I believe the Wikipedia article is wrong, but I can't say for sure. I do know there have been various studies on the topic and each has unique results. My foreskin separated during adolescence, but I was probably a late developer.

Prudish and repressive religion is never helpful for a child's emotional and sexual development, or for the psychological lives of the parents for that matter.

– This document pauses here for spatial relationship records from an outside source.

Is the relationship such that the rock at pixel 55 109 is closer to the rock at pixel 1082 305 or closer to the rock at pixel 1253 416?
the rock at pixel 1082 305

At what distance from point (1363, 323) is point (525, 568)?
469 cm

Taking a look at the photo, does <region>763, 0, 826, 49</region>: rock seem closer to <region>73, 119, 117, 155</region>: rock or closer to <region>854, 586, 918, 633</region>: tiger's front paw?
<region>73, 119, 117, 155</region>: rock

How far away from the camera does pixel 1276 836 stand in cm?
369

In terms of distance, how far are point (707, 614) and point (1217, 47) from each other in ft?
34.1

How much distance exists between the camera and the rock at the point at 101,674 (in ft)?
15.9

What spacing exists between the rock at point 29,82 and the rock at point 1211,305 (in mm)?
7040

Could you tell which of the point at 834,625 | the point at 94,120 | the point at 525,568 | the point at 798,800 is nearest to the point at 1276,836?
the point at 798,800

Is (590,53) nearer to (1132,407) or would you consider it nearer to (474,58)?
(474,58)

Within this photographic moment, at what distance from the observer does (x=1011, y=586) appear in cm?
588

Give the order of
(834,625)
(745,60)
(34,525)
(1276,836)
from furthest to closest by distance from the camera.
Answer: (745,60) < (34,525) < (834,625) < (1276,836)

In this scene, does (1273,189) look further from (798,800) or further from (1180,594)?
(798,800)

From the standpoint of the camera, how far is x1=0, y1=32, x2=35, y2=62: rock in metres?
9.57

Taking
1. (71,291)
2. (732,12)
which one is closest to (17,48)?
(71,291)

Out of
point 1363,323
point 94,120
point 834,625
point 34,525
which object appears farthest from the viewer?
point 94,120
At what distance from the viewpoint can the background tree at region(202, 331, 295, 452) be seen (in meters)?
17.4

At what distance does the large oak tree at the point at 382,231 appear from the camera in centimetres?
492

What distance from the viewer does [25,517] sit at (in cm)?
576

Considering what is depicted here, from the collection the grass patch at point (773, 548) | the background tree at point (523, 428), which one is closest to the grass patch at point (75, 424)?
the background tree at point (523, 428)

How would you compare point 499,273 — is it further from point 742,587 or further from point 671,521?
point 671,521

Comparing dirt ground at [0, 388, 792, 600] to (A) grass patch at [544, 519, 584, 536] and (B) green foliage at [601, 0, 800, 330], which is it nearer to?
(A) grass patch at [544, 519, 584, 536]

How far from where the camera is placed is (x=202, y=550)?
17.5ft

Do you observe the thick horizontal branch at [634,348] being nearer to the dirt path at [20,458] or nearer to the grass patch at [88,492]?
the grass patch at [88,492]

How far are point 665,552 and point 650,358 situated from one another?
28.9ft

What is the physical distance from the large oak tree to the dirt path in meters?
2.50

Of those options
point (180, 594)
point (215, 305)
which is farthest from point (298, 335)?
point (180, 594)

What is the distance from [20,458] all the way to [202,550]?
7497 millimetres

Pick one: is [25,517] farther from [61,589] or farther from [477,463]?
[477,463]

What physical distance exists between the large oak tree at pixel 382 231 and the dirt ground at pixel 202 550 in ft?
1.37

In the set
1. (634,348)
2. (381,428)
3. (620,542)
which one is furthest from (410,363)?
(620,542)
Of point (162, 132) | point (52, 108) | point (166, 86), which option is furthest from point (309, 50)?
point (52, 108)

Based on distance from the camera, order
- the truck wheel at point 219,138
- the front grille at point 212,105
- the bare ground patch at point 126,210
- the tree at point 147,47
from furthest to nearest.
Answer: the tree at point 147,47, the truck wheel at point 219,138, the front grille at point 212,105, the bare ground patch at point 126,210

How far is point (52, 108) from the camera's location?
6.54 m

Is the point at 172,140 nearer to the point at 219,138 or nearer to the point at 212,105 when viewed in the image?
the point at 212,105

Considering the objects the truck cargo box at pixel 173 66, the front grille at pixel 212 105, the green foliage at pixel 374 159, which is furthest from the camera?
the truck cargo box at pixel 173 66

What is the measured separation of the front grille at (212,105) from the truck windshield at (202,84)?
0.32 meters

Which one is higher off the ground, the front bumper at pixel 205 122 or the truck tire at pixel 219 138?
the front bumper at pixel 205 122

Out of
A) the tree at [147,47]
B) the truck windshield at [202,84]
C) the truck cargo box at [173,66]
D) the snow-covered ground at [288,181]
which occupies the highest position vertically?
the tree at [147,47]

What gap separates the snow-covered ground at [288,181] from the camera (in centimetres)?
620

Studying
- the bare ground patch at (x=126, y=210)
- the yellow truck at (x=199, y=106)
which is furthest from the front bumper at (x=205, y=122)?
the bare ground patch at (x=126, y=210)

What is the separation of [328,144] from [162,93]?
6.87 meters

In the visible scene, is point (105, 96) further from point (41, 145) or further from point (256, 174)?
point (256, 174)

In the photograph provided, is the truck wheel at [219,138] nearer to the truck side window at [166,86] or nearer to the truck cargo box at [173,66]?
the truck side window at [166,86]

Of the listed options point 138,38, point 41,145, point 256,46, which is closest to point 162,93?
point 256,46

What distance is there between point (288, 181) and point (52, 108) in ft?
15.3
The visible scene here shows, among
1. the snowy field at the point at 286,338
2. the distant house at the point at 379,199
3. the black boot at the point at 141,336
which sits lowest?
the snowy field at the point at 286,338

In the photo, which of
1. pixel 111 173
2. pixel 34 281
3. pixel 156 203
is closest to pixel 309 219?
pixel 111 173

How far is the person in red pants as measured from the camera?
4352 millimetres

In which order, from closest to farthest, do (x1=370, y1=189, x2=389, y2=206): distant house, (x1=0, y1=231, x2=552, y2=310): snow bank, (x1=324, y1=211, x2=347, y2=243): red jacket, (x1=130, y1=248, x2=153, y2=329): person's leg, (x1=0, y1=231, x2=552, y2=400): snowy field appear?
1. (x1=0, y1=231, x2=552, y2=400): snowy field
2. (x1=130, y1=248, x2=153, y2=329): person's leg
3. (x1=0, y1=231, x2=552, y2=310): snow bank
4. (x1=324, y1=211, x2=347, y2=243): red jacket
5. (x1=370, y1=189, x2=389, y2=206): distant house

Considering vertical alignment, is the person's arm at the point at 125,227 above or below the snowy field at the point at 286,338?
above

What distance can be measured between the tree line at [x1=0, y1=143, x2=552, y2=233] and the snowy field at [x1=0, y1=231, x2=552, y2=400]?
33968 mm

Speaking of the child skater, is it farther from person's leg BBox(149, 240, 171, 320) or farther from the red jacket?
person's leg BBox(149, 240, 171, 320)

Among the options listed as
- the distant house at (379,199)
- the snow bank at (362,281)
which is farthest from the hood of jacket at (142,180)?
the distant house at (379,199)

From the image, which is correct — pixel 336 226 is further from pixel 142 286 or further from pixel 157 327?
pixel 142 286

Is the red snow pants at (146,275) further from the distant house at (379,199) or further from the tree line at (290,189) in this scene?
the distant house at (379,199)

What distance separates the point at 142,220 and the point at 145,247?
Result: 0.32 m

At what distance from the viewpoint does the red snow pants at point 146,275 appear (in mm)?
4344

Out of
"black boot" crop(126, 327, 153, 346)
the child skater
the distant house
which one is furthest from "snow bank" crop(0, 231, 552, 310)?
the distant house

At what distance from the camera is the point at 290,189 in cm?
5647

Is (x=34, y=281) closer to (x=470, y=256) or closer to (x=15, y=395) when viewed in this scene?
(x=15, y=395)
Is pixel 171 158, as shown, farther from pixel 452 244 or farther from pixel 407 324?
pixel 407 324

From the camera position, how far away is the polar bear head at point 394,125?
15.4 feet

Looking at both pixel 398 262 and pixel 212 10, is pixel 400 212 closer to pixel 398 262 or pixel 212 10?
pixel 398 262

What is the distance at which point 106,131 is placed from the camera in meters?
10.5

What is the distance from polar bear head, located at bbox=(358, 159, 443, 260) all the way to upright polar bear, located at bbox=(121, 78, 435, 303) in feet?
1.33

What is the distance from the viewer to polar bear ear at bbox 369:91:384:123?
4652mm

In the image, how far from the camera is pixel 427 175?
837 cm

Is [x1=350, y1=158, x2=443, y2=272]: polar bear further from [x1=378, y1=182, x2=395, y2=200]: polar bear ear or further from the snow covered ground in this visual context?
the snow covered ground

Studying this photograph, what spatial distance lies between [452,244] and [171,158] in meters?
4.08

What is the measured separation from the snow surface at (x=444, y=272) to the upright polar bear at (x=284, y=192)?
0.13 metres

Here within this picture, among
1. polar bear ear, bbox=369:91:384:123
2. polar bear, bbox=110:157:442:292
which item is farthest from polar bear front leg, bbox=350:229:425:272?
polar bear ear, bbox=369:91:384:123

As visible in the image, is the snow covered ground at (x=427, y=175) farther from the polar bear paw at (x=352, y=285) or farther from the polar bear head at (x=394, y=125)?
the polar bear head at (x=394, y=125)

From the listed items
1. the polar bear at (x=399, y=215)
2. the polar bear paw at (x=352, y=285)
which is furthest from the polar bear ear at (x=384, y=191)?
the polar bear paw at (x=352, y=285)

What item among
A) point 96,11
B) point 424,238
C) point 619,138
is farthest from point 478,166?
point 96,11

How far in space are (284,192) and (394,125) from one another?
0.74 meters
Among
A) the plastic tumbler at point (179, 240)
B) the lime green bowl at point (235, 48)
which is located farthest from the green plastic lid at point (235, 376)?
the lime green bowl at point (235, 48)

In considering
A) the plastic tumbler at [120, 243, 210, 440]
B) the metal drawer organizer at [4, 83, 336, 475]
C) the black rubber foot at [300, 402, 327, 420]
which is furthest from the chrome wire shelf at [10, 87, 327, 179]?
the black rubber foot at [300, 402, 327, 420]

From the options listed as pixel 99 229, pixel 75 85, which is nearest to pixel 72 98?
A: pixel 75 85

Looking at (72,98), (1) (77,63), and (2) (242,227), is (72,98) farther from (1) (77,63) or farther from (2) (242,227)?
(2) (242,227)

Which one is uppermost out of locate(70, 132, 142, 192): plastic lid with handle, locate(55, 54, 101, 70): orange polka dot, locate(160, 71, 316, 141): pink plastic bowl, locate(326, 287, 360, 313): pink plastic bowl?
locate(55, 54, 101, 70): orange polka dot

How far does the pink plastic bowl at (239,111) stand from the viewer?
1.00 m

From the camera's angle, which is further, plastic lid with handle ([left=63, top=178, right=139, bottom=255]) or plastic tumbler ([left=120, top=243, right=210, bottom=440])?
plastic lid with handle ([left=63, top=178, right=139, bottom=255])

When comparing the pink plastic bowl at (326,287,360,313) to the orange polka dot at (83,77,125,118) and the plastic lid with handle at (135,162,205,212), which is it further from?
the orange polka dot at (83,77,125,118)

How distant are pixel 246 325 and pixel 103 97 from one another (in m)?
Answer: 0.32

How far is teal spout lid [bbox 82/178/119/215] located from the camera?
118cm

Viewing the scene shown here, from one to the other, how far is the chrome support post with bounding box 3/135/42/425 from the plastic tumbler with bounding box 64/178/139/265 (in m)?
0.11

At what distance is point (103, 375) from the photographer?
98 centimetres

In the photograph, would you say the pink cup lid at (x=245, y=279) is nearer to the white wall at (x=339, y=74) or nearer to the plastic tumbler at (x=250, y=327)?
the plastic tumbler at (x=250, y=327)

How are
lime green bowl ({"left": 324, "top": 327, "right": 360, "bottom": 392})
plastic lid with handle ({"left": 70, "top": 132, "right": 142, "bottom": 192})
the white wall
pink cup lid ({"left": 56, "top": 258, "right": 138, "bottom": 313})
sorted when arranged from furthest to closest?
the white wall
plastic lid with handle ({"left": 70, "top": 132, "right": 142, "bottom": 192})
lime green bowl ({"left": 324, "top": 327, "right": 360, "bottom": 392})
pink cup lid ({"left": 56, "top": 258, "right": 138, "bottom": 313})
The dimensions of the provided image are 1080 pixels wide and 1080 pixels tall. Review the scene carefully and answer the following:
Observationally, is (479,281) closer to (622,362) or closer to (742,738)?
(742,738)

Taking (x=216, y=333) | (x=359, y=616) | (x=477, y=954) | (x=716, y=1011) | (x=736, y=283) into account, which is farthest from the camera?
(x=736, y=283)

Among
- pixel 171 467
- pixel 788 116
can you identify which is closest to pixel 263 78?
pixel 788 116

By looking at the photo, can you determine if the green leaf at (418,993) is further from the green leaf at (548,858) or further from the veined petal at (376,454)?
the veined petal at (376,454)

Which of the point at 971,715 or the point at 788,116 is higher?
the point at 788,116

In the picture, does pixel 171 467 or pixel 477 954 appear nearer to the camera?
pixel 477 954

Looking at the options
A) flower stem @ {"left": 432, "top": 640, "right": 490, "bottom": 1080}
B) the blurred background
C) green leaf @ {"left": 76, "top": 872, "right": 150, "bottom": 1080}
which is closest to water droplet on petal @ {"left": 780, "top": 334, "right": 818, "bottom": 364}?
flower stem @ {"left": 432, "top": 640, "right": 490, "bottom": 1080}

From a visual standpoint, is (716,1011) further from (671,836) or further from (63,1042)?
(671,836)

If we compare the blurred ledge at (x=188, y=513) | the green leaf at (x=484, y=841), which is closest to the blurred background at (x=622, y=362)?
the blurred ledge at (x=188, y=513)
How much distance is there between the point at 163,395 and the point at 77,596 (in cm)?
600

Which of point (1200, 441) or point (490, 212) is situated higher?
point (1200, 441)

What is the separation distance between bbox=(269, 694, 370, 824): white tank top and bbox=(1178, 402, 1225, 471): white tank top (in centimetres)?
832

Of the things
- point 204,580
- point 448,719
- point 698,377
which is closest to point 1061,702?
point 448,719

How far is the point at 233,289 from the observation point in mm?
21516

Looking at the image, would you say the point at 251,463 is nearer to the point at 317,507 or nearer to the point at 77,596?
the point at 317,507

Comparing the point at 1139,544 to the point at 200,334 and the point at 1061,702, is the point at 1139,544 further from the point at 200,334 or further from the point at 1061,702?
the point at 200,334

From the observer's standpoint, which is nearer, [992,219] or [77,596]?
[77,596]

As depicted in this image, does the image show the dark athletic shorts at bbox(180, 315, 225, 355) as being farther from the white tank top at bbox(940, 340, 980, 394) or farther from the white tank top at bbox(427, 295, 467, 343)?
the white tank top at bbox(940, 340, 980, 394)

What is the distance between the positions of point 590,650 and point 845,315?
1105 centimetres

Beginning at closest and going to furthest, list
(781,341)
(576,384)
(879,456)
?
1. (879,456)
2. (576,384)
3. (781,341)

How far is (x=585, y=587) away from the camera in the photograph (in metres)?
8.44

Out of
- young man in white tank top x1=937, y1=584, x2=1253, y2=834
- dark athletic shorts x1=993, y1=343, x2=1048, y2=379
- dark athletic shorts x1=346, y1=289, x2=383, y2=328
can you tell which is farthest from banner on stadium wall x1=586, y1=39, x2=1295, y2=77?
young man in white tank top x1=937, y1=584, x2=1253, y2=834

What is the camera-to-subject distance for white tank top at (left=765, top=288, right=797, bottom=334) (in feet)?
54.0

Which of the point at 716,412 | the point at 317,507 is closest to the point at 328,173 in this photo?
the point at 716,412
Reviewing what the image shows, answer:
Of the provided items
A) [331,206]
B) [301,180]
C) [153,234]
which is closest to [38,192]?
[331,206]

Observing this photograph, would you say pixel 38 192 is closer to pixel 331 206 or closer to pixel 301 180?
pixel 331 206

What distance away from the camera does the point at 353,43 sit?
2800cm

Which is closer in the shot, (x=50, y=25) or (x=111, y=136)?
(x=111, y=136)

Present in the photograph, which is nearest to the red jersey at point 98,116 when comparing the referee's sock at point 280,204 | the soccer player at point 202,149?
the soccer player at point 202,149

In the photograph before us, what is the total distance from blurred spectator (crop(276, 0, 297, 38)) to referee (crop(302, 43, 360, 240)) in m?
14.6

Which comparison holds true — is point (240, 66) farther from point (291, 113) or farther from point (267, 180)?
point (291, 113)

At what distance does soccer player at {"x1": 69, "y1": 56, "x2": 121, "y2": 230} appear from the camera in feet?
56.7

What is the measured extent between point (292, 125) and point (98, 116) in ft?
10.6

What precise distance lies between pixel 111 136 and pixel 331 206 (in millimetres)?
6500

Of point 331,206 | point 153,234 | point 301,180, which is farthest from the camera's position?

Regard it without emotional attachment would great aid in evaluating why you're uncomfortable about the practice.  For instance due you do it out of duty, or do you do it out of sexual pleasure?  If it's the latter you're treading on dangerous ethical grounds in my opinion.  However if you're someone cleaning a diaper for a male child the child shouldn't be circumcised just because you believe the act of cleaning the penis is easier.  It should be based on logical reasoning first and foremost.  If it requires you learn a new skill set then so be it, that is the price for bringing a male child into this world, and definitely the cost for caring for one.

 

 

Kim is not talking about her experience or disdain, she's imagining how it could be an issue for some... others. I also can totally imagine how some prude could have those thoughts.
This is because of religion enforcing the notion of genitalia being sinful. That the mere existence of sexual organs is immoral in nature instead of perfectly natural. If religion could propagate itself through asexual reproduction it would.
on this we 3-4 agree :)
Kim is talking about her experience and disdain. And she has made it plain that she does not know how to care for an intact male infant. It is important to correct this as ignorance of such things (which seems widespread in he USA) can be detrimental.
The word "mutilation" has a strong inherently negative connotation. How does "mutilation" differ in meaning from "adjustment" or "correction". For example, most of us naturally have some degree of crooked teeth and most who have the resources get them straightened during adolescence. Is this cosmetic adjustment mutilation? How about cosmetic facelifts, nose reductions, boob enlargements, hair plugs, etc?

Hi Gary, 

 

The world mutilation indeed does have a strong negative connotation, that's fitting since the procedure of routine infant circumcision(RIC)  is an action that degrades the appearance and function of a living body. Therefor it is mutilation, it is not an adjustment or a correction which of course are not necessarily degrading. 

 

So your analogy with to compare RIC with a non-degrading cosmetic procedure makes it invalid. It does tell me however, that you do not seem to know what the foreskin is for which sort of tells me that you are most likely American and circumcised. 

 

If a person circumcised, then to accept that RIC is mutilation would mean that he would also have to accept the fact that A) his parents mutilated him and B) the functioning of his penis has been degraded. 

 

No wonder then, that whenever the subject is discussed a lot of circumcised men basically put their heads in the sand and scream "yadda yadda yadda". The consequences of accepting RIC as mutilation are harsh to say the least for the people that have been circumcised. A lot of them just seem to disregard any argument because they would not be able to accept these consequences. 

 

In regards to  you Gary, how can you seriously equate a cosmetic adjustment with the removal of the foreskin? What do you think the purpose is of the foreskin?

 

It's incomprehensible for an outsider like me to see men talking about the removal of their foreskin as if it was something completely redundant and/or useless.